Hearing Aids for Sotpattana School for the Deaf

The Rose Education Foundation has been supporting the work of the Pattaya Orphanage and Sotpattana School for the Deaf in Thailand in a variety of ways since 2011.

Sotpattana School for the Deaf is based on the same site as the Pattaya Orphanage and was established in 1983. The school offers free education and boarding accommodation to deaf children whose families would not ordinarily be able to afford to send them to one of the costly private pre-schools.

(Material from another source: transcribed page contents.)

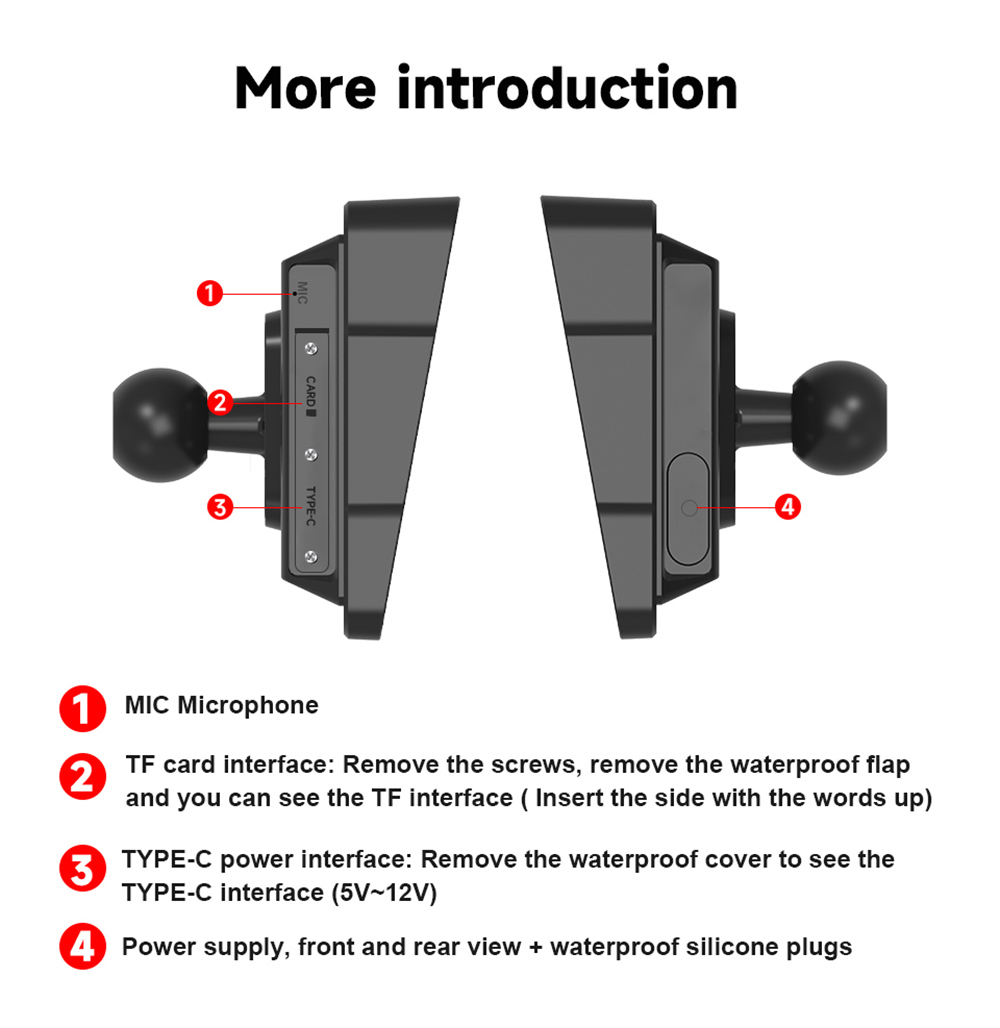 More introduction

1 MIC

2 CARD

3 TYPE-C

4

1 MIC Microphone

2 TF card interface: Remove the screws, remove the waterproof flap and you can see the TF interface ( Insert the side with the words up)

3 TYPE-C power interface: Remove the waterproof cover to see the TYPE-C interface (5V~12V)

4 Power supply, front and rear view + waterproof silicone plugs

In 2013 the Rose Foundation was able to fund the cost of new FM Digital hearing aids for many of the children at the school. Seimens, the manufacturers of the hearing aids, generously matched the donation that the Rose Foundation made so that more could be purchased.

We are appealing to you to support us in raising enough to purchase another 20 systems at a total cost of £30,000.

The Mini Great North Run

libbyLibby Hammond took part in the Mini Great North Run on Saturday the 12th of September.

She completed the 1.5km event and chose to do so in aid of the Rose Education Foundation. We think she is amazing and are really grateful that she is helping us to raise funds.